Supplied text
[START]

Section 4406 of the Commercial Code is amended to read:

4406.  

(a) A bank that sends or makes available to a customer a statement of account showing payment of items for the account shall either return or make available to the customer the items paid or provide information in the statement of account sufficient to allow the customer to reasonably identify the items paid. The statement of account provides sufficient information if the item is described by item number, amount, and date of payment. If the bank does not return the items, it shall provide in the statement of account the telephone number that the customer may call to request an item, a substitute check, or a legible copy thereof pursuant to subdivision (b).

(b) If the items are not returned to the customer, the person retaining the items shall either retain the items or, if the items are destroyed, maintain the capacity to furnish legible copies of the items until the expiration of seven years after receipt of the items. A customer may request an item from the bank that paid the item, and that bank shall provide in a reasonable time either the item or, if the item has been destroyed or is not otherwise obtainable, a legible copy of the item. If the paid item requested by a customer was presented as a substitute check, the bank shall provide, in a reasonable time, either the substitute check or, if the substitute check has been destroyed or is not otherwise obtainable, a legible copy of the substitute check. A bank shall provide, upon request, and without charge to the customer, at least two items, substitute checks, or legible copies thereof, with respect to each statement of account sent to the customer.

(c) If a bank sends or makes available a statement of account or items pursuant to subdivision (a), the customer shall exercise reasonable promptness in examining the statement or the items to determine whether any payment was not authorized because of an alteration of an item or because a purported signature by or on behalf of the customer was not authorized. If, based on the statement or items provided, the customer should reasonably have discovered the unauthorized payment, the customer shall promptly notify the bank of the relevant facts.

(d) If the bank proves that the customer failed, with respect to an item, to comply with the duties imposed on the customer by subdivision (c), the customer is precluded from asserting any of the following against the bank:

(1) The customer’s unauthorized signature or any alteration on the item if the bank also proves that it suffered a loss by reason of the failure.

[END]

Directions
A – According to the Commercial Code excerpt, why must a customer examine a statement of account or the items with reasonable promptness? Respond in one to three sentences.
B – Write out the passage of the Commercial Code excerpt verbatim, beginning at the words "(a) A bank that" and stopping after the words "to subdivision (b).".
Answer from the Commercial Code excerpt alone, without drawing on outside knowledge.

Entries supplied
[START]

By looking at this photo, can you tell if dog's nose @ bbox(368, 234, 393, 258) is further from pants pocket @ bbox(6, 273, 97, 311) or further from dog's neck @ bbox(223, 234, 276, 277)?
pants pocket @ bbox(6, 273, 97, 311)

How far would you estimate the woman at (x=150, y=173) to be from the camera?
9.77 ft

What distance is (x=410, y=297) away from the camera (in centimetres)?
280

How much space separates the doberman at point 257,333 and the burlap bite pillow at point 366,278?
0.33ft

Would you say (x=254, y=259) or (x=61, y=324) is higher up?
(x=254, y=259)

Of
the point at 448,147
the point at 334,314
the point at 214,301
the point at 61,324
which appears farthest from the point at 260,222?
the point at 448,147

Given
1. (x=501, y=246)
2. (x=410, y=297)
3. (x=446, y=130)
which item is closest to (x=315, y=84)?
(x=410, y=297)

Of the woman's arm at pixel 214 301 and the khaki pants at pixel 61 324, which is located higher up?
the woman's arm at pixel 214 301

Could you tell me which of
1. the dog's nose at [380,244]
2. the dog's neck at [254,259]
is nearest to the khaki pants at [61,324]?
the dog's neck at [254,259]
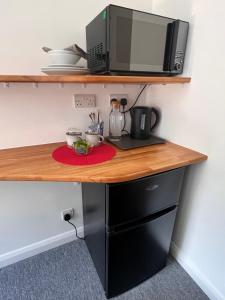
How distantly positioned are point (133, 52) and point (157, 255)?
4.20 ft

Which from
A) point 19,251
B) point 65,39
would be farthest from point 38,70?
point 19,251

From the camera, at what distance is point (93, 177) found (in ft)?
2.73

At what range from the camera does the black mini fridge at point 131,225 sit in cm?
95

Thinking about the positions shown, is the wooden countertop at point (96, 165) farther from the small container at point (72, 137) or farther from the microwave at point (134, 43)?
the microwave at point (134, 43)

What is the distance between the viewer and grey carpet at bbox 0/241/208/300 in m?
1.21

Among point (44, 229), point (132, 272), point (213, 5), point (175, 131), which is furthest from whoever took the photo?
point (44, 229)

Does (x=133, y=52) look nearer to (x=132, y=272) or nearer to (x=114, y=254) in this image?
(x=114, y=254)

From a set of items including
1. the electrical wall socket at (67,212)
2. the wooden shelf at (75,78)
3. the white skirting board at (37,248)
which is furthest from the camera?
the electrical wall socket at (67,212)

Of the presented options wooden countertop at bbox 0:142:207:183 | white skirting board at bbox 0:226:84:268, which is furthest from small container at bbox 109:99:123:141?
white skirting board at bbox 0:226:84:268

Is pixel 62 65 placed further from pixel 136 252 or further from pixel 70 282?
pixel 70 282

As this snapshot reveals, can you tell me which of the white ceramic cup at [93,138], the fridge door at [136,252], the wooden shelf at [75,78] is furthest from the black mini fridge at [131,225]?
the wooden shelf at [75,78]

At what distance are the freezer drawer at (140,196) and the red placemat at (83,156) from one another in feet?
0.66

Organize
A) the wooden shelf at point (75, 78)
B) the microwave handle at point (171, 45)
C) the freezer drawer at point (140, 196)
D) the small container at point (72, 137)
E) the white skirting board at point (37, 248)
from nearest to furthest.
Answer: the wooden shelf at point (75, 78), the freezer drawer at point (140, 196), the microwave handle at point (171, 45), the small container at point (72, 137), the white skirting board at point (37, 248)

[END]

Results
A – The customer must examine the statement or items to determine whether any payment was not authorized. This could be because an item was altered or because a purported signature by or on behalf of the customer was not authorized.

B –
(a) A bank that sends or makes available to a customer a statement of account showing payment of items for the account shall either return or make available to the customer the items paid or provide information in the statement of account sufficient to allow the customer to reasonably identify the items paid. The statement of account provides sufficient information if the item is described by item number, amount, and date of payment. If the bank does not return the items, it shall provide in the statement of account the telephone number that the customer may call to request an item, a substitute check, or a legible copy thereof pursuant to subdivision (b).